Pantar Island. The "Alcatraz" dive site began with a dive into a giant soft red coral forest. This was something out of this world, the trunks of the coral were up to 6" diameter and up to 5' high. Then we moved over to the wall, which was dripping with soft coral and loads of reef fish. An octopus was snuggled into a the coral, trying to hide from the cameras. This reef was really spectacular, so we were happy to dive it twice. Everyone was very excited about the zebra eel, a rare find. The temperature was a bit colder now that we are in the Indian Ocean. The afternoon dive at "Hungery Eel" lived up to its name as well as Box fish, huge Moorish idols butterfly fish and 2 xxl orange nudibranchs . Those who did the night dive reported it as "the best one yet". They were thrilled with the giant puffer fish that was over a meter long.

Schooling Pyramid Butterflies & Stewart

December 4th

P. Lembata. This morning we awoke next to the Iliwariran volcano. The Cardinal dive site was a beautiful shallow dive littered with thousands of cardinals. The pajama cardinal fish were very striking. The 2nd dive at "Tangung Bacatan" was very fun with a few white tip sharks, spotted rays, and lobster. After an amazing lasagna lunch we steamed straight for Kumba volcano. The sea was calm, so we got to see it erupt a few times in the daylight. However, at night it was spectacular to watch the red glowing lava spew out and roll down the slope. What a very memorable outdoor dining experience, being entertained by Kumba. Just as everyone was ready to go to bed, it let out the grand finale roar!

December 5th

P. Adonara. Black tip sharks, eagle rays, spotted rays and giant trevallies made for exciting diving at "Ipet" this morning. The water here is nice and warm. More sharks and spotted stingrays, puffer fish, octopus, anthias and beautiful coral pinnacles at "Middle Ridge". Ipet was so good the first time, we did it again in the afternoon.

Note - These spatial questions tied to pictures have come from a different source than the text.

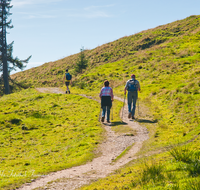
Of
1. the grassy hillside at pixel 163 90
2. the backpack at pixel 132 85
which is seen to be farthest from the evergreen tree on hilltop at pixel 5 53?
the backpack at pixel 132 85

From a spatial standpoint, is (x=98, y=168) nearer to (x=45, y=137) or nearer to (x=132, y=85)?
(x=45, y=137)

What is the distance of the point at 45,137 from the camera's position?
48.2ft

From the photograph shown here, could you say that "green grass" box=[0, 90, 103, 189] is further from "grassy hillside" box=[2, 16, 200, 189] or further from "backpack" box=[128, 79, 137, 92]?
"backpack" box=[128, 79, 137, 92]

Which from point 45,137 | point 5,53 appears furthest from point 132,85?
point 5,53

Wow, this was the best dive so far for big sea creatures. It was a very fun dive, we lost count of the number of shark, trevallies, stingrays, #FFFFFFs and giant groupers. As an added bonus, we saw a super huge sea turtle! We watched the sun set with drinks in hand, on a lovely sand spit surrounded by beautiful milk turquoise water; Nina seized the moment and went for a dip while we drank margaritas and cheered her on. Linda showed the fantastic movie she made with footage she has taken over the last two weeks. It's hard to believe that tomorrow is our last full day on the boat.

Spotted Eagle Ray Squadron

December 6th

Flores - Palau Babi. The morning was a bit cloudy and rainy, but we still had a very nice dive at "Deep Divers", with a few white tip shark, turtles, unicorn surgeon fish, fan coral, barrel sponges and some white tube anemone. Ginny found a little black frog fish that kept Dieter down for an extra long dive. The last visit under the sea was a lovely dive in the shallows just soaking it all in. We took a super great trip up into the mountains of Flores to see how the Ikat is made in the traditional method that has been passed down through the generations. It's beautiful handiwork all made from the resources around them, cotton died with herbs, trees and nuts then spun and woven in motifs specific to their culture. The music and dancing was also very nice, their voices are so powerful. The journey was just as much of a pleasure, driving on this tiny winding road through the jungle. What a fantastic taste of Flores.

Tonight we are frantically exchanging contact information with our newly made friends, feeling a little melancholic that we are saying goodbye and going our separate ways. May we meet again on one of the Seven Seas. Bravisimo!